Comment et pourquoi on choisit ses amis, les explications scientifiques


Plusieurs études réalisées sur les dauphins, les singes et les humains montrent que les raisons pour lesquelles nous choisissons nos amis sont beaucoup plus complexes qu'il n'y paraît...
L'écrivain irlandais C. S. Lewis a dit un jour : "L'amitié naît quant une personne dit à une autre 'Quoi ! Vous aussi ? Je croyais que j'étais le seul'." Il n'était pas le premier à le penser.

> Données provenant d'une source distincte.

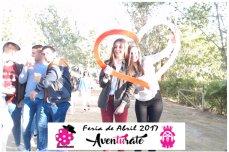 Feria Abril 2017 (104)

Bien avant lui, en 360 avant J.-C., Platon a écrit : "La similitude engendre l'amitié". Et selon Aristote, l'amitié germerait notamment de la découverte d'affinités ou de points communs : plus les centres d'intérêts communs sont nombreux, plus l'amitié a des chances de devenir forte.
Deux personnes qui partagent les mêmes idées, les mêmes valeurs et les mêmes goûts auraient donc plus de chances de devenir amis. Cette idée est pourtant trompeuse. Comme le rappelle le site de la BBC, la plupart des amitiés se développent entre des individus qui n'appartiennent pas à une même famille et qui ne sont pas des partenaires sexuels. C'est pourquoi, l'amitié ne pourrait pas s'expliquer sur la base d'intérêts génétiques ou reproductifs. Les biologistes évolutionnistes se basent plutôt sur un processus d'altruisme réciproque pour expliquer une relation d'amitié. Donnant-donnant : je te gratte le dos si tu me grattes le mien, je te garde tes enfants si tu me gardes les miens etc.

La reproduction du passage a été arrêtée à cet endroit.